According to me KE should same wrt any point thai is

$(1/2)mv_{cm} ^2 + (1/2)I\omega ^2 = (3/4)mv^2$

In my book this is the KE given wrt point O and wrt point P it is given $(3/8)mv^2$

But how can be this possible ?

asked May 12, 2018 in Physics Problems by koolman (4,286 points)

1 Answer

1 vote
Best answer

The KE can be different in different frames of reference.

With respect to the stationary frame Oxy the KE is $\frac34 mv^2$ as per your calculation.

However, points C and P are moving relative to the frame Oxy. For example, C is moving with velocity v in the +x direction, so in the frame Cxy in which C is stationary the disk has no translational KE, only rotational KE. The total KE in this frame is $\frac14 mv^2$. The angular velocity $\omega$, and therefore also the rotational KE, are the same in all non-rotating reference frames.

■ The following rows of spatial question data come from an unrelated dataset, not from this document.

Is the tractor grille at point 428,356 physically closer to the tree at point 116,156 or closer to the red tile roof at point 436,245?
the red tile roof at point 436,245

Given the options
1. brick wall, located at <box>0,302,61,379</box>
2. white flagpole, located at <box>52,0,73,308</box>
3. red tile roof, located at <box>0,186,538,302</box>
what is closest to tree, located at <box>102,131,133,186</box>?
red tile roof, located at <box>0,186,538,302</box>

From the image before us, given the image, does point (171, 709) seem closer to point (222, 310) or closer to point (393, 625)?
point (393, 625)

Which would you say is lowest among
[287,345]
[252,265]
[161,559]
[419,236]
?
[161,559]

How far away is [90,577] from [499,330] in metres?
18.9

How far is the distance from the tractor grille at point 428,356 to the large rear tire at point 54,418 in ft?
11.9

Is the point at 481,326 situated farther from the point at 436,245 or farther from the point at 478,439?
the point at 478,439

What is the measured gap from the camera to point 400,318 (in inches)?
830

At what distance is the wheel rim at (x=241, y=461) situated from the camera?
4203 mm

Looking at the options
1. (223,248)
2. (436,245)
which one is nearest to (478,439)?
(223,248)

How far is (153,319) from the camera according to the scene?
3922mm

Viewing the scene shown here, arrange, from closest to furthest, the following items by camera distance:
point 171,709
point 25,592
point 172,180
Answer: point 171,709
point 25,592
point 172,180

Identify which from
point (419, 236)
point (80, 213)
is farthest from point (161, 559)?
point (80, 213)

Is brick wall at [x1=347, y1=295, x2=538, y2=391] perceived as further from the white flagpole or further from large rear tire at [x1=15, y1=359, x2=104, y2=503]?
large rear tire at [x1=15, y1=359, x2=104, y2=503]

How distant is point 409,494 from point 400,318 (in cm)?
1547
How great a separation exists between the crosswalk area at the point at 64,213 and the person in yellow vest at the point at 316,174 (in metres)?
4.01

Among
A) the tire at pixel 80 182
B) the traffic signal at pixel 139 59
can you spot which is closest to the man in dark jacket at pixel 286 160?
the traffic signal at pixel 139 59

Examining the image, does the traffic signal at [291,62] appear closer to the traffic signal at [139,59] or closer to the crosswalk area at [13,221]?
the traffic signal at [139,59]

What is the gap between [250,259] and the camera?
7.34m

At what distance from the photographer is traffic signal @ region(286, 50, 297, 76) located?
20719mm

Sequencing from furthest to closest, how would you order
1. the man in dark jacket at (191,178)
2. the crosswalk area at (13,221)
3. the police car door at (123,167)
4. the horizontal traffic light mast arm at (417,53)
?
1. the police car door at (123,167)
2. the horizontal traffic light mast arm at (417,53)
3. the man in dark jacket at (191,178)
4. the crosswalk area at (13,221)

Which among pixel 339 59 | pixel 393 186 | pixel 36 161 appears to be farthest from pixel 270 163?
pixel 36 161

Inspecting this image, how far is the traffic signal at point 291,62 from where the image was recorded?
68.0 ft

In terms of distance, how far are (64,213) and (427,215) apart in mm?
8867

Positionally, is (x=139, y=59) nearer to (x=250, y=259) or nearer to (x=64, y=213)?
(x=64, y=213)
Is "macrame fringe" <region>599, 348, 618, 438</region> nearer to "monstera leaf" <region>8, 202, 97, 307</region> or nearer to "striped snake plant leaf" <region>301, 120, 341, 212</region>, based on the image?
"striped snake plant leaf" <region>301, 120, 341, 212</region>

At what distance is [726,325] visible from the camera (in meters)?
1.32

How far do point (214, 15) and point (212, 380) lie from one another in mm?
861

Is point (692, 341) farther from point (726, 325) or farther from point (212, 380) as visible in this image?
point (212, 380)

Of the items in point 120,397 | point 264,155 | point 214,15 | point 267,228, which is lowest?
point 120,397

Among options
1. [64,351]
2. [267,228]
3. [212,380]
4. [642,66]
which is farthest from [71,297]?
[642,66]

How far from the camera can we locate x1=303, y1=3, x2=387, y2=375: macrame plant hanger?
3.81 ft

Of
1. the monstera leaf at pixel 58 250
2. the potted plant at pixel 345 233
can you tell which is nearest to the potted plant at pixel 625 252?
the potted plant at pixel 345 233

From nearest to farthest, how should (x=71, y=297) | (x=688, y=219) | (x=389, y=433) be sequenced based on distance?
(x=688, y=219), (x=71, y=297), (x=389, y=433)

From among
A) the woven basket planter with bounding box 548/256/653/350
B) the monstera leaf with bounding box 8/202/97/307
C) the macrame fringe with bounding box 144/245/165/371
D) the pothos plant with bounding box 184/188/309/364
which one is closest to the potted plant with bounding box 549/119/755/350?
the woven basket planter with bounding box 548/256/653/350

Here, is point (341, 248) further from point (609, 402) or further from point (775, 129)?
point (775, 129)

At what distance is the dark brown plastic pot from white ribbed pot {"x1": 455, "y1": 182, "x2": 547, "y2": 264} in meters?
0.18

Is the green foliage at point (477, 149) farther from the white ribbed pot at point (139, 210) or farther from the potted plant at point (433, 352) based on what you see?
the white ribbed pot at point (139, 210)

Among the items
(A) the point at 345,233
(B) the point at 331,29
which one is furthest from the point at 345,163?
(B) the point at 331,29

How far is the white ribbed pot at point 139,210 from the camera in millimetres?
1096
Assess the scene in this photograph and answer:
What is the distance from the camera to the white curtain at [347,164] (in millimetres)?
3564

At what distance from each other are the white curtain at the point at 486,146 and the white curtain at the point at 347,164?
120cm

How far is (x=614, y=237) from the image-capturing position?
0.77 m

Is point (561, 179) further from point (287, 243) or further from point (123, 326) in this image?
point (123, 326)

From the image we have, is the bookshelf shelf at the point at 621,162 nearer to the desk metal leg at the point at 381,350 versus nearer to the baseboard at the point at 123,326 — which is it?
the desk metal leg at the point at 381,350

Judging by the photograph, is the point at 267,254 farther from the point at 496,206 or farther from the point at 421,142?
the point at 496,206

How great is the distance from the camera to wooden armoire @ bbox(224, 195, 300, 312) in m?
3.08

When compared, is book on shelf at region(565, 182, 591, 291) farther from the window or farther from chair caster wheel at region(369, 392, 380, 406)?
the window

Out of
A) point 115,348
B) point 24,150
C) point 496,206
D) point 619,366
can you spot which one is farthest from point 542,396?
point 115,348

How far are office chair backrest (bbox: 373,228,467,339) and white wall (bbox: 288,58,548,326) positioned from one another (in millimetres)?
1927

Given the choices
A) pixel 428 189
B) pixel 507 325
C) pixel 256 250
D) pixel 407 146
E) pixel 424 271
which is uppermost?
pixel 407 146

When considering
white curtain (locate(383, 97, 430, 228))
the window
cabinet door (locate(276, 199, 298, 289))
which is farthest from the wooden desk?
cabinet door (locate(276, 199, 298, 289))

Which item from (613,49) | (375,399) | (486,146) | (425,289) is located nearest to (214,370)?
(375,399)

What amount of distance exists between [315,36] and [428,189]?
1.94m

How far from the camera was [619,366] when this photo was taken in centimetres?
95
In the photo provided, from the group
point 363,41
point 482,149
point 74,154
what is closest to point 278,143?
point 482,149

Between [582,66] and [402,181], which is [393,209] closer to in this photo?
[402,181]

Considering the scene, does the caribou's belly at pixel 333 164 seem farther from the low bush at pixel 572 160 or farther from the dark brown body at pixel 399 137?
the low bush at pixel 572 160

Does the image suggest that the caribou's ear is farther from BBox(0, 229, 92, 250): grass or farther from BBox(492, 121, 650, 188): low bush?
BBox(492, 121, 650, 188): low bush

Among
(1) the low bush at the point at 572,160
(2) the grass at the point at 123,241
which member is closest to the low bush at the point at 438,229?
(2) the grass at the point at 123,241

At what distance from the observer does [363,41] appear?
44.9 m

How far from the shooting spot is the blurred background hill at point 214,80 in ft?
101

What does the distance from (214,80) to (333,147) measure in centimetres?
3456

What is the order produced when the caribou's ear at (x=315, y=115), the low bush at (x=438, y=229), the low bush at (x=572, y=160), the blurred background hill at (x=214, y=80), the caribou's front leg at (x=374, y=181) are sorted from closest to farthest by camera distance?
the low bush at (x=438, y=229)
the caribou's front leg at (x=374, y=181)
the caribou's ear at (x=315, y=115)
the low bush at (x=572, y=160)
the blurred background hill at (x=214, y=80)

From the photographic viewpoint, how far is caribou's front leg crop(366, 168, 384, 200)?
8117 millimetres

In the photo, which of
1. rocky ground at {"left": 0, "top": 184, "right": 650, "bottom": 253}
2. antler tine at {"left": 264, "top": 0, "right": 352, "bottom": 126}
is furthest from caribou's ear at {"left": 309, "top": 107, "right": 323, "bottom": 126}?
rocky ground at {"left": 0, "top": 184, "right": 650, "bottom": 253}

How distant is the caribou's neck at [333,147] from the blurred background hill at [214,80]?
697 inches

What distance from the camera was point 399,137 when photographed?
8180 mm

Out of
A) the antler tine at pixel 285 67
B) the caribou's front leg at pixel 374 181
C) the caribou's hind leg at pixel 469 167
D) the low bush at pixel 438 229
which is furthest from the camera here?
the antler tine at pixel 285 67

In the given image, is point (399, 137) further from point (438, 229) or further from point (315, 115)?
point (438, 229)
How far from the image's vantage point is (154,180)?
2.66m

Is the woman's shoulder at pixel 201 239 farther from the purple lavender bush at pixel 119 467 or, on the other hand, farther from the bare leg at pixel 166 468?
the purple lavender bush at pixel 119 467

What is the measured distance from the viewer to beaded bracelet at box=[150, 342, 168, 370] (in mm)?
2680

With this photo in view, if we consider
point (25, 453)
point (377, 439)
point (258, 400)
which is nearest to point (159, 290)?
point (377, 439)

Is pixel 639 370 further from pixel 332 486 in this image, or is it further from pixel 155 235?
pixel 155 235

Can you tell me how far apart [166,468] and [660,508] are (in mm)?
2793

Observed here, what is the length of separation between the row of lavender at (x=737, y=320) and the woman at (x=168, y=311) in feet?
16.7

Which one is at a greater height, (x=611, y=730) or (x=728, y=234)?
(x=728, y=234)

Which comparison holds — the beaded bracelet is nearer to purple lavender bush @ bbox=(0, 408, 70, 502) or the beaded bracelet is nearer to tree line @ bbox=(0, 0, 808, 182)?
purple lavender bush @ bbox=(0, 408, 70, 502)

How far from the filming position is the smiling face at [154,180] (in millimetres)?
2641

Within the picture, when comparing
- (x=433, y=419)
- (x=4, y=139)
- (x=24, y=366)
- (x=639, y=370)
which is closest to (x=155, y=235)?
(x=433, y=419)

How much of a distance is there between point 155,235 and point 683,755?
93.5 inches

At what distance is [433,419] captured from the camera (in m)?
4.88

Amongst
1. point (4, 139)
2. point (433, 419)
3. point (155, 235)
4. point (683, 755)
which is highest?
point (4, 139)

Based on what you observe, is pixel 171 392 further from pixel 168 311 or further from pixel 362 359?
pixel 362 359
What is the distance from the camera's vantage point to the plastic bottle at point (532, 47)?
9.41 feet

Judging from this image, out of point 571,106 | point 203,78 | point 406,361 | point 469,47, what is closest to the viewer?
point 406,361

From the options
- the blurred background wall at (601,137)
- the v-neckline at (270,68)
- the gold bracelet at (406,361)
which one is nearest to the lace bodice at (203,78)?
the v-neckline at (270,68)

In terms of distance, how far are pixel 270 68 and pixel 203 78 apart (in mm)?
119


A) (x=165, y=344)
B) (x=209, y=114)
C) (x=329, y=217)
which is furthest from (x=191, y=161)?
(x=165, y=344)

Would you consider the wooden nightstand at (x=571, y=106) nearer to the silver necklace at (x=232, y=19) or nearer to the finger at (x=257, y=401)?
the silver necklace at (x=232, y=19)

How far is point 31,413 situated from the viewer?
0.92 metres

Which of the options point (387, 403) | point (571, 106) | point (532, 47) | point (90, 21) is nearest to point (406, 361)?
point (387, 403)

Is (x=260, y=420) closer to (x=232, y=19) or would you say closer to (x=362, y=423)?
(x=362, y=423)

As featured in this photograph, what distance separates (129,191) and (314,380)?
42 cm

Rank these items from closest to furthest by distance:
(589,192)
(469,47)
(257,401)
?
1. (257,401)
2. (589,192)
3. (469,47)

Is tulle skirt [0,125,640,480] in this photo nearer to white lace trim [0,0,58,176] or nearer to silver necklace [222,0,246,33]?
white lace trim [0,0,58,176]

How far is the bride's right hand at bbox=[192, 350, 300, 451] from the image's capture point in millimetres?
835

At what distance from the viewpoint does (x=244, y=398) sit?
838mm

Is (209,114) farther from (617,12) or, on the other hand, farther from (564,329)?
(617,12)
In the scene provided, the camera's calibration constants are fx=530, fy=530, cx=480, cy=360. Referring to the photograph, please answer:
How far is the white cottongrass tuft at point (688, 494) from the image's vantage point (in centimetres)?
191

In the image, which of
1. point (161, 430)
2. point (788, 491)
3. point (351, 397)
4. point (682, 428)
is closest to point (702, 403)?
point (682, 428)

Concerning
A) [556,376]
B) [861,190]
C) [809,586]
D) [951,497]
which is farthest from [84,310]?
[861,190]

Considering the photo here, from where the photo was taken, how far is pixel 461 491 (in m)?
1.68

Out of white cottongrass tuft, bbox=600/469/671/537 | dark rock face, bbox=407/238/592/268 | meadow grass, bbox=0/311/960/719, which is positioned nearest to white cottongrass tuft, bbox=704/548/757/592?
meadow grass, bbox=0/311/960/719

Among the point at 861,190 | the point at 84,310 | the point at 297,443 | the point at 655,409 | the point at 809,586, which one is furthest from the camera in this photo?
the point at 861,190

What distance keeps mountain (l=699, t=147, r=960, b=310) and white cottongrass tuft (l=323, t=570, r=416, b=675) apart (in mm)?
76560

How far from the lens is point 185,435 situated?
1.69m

The instantaneous velocity of point P in the frame Oxy is $\frac12 v$ in the +x direction, because P is half way between C (which has velocity $v$ in the +x direction) and the point of contact with the ground (which has velocity $0$). In the inertial frame Pxy which has the instantaneous velocity of P, the disk has velocity $\frac12 v$ and translational KE of $\frac12 m(\frac12 v)^2=\frac18 mv^2$. It still has rotational KE of $\frac14 mv^2=\frac28 mv^2$ so the total KE in this frame is $\frac38 mv^2$.

answered May 12, 2018 by sammy gerbil (28,466 points)
edited May 14, 2018 by sammy gerbil
Will the rotational KE will be same at every point on the disc ?
Yes. See my sentence in brackets at the end of the 3rd paragraph. Rotational KE is the same in all inertial frames of reference.